The two months long 2015 snow leopard expedition to the Tien Shan mountains of Kyrgyzstan ended on 8 August, with the last of three teams breaking camp. Biosphere Expeditions in collaboration with the local office of German NGO NABU (Naturschutzbund = Nature & Biodiversity Conservation Union) runs the snow leopard expedition annually with the aim of providing valuable scientific data to empower local authorities to make informed conservation decisions and take action based on hard data.
One of the highlights of this year’s results is the confirmation of snow leopard presence (in the form of tracks and scat) in the Kyrgyz Alatoo range. Three individual instances were recorded over the course of two months.
While this is exciting, especially for volunteer citizen scientists doing the ground work in the field, the project does not focus solely on the search of snow leopard sign, but also collects information on prey species.

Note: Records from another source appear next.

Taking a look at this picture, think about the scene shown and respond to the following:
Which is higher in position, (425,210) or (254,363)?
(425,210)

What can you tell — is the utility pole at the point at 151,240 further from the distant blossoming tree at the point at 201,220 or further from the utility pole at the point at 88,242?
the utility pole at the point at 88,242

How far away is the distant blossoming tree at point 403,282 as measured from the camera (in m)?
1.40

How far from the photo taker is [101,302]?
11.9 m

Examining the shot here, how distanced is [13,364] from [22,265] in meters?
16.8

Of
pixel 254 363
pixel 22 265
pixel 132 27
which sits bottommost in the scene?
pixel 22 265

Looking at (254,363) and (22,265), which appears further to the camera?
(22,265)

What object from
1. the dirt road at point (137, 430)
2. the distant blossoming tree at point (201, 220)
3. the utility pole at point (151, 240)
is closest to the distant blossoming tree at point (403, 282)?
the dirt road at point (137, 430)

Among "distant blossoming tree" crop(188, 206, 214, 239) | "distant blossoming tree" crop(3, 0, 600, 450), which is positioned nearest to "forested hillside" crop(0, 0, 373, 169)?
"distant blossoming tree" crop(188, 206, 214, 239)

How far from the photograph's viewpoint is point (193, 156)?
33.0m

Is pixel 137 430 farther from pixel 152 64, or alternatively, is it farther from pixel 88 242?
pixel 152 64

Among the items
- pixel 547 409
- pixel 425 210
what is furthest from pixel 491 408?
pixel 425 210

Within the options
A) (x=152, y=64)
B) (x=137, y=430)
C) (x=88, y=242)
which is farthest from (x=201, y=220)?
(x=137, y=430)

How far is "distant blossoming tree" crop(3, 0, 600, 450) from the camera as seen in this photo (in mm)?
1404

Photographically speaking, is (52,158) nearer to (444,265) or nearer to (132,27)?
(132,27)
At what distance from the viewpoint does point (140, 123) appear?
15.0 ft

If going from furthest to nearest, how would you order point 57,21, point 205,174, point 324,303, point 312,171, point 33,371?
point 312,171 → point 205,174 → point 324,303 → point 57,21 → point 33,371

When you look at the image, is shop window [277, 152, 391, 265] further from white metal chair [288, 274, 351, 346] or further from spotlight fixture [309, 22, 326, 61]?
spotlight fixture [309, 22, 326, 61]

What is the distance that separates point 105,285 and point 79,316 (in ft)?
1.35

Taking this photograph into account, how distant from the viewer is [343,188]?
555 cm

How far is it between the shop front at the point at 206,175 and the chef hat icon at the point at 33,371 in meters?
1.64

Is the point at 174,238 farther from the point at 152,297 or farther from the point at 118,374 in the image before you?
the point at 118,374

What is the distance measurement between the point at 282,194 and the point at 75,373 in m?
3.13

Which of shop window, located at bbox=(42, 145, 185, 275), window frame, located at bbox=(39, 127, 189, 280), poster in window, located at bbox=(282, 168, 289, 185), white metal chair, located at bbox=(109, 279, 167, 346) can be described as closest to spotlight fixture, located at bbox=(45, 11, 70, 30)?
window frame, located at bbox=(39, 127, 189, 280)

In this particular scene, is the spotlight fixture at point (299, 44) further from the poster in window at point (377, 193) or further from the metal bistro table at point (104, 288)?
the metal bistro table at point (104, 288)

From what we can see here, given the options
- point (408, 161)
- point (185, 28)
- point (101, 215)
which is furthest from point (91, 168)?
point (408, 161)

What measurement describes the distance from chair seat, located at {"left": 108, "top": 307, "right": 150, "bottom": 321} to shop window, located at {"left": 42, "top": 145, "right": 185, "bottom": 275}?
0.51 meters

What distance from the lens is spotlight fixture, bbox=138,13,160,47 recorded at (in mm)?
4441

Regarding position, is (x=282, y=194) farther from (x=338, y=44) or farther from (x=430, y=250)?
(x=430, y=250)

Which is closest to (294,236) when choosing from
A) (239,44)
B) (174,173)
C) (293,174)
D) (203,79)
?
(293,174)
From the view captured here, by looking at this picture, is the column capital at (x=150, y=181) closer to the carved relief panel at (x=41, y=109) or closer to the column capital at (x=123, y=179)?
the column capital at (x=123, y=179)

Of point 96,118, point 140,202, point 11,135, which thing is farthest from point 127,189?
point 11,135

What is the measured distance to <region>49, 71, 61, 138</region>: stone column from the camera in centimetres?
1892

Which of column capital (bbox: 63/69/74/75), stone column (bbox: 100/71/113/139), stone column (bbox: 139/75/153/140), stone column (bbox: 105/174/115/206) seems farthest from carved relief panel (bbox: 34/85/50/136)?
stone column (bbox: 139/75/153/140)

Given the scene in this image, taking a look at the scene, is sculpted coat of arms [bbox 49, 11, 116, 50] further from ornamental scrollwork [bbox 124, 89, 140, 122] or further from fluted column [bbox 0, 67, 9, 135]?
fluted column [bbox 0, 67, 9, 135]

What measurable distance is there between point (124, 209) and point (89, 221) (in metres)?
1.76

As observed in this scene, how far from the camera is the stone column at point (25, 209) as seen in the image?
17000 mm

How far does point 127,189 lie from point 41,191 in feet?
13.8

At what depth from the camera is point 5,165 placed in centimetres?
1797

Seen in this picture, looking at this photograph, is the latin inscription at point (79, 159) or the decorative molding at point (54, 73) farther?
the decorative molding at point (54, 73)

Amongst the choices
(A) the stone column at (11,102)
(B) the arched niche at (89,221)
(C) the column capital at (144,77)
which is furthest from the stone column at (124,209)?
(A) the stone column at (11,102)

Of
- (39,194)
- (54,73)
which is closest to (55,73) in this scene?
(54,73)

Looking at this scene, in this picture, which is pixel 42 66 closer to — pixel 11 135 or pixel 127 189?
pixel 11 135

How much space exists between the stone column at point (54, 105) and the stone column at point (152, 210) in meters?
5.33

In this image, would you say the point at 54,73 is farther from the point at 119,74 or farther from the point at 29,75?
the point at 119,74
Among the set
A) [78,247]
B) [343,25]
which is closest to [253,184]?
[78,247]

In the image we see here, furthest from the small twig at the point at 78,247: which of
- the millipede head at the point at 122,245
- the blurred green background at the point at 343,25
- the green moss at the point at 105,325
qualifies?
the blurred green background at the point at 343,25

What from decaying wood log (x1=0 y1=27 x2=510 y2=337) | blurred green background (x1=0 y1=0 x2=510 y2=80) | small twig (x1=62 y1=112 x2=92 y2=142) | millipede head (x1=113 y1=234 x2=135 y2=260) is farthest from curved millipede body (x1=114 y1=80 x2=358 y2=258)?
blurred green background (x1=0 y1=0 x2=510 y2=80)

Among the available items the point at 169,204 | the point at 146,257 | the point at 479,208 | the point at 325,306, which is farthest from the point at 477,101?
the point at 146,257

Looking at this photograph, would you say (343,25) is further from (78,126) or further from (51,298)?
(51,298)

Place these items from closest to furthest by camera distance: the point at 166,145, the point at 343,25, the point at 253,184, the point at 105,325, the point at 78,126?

For example, mammals and birds that can reveal information on the biodiversity and health of the habitat as well as disturbances.
“It all adds to statistics and you also take into account the zeros”, explains field scientist Dr. Volodya Tytar. “If you check the camera trap and say – oh there is nothing – it is something! Because if it is a zero, which has been obtained, that also adds to the statistical database.”
When talking about how the data are used, Dr. Tytar mentions a new approach called ‘ecological niche modelling’ or ‘species distribution modelling’. This consists of the combination of readily available environmental digital information (for example temperature, moisture, vegetation, etc.) with ground data collected by volunteers. Computer software then combines the two to arrive at some sophisticated forecasting of wildlife distribution. It also identifies new areas that have not been surveyed yet, but that could be promising snow leopard habitat. “With modern computing methods a lot can be done”, Dr. Tytar adds, “but the bottleneck turns out to be that there are often very little ground data. So the data collected by our expeditioners in the field adds a fundamental missing piece of information to an existing digital information puzzle, enabling predictive analysis of species distribution even across non-surveyed areas – an exercise which would otherwise not be possible.”
Talking about the results of this year’s expedition, Dr. Tytar says that together with NABU, Biosphere Expeditions will be able to generate specific conclusions and recommendations about candidate areas for conservation status: “There are areas where we found fresh tracks of ibex in combination with minimum disturbances. Many of these areas are in very confined mountain locations with only one entrance, so they would be quite easy to protect by just having, say, a ranger station or a signboard and people patrolling the area. I think all this together in the future will work out in a network of protected areas, maybe including some kind of corridors as well. What we have been doing here significantly contributes to that kind of work”, concludes Dr. Tytar.
Listed as “Endangered” on the IUCN Red List, the snow leopard is threatened by poaching, retaliatory killings and habitat loss. It is estimated that fewer than 7,500 snow leopards remain in the wild. One goal formulated by an international snow leopard conference in Bishkek in 2014 was the 20/20 pledge – to protect 20 snow leopard landscapes that have over 100 breeding adults by 2020, and to promote sustainable development in areas where the species lives.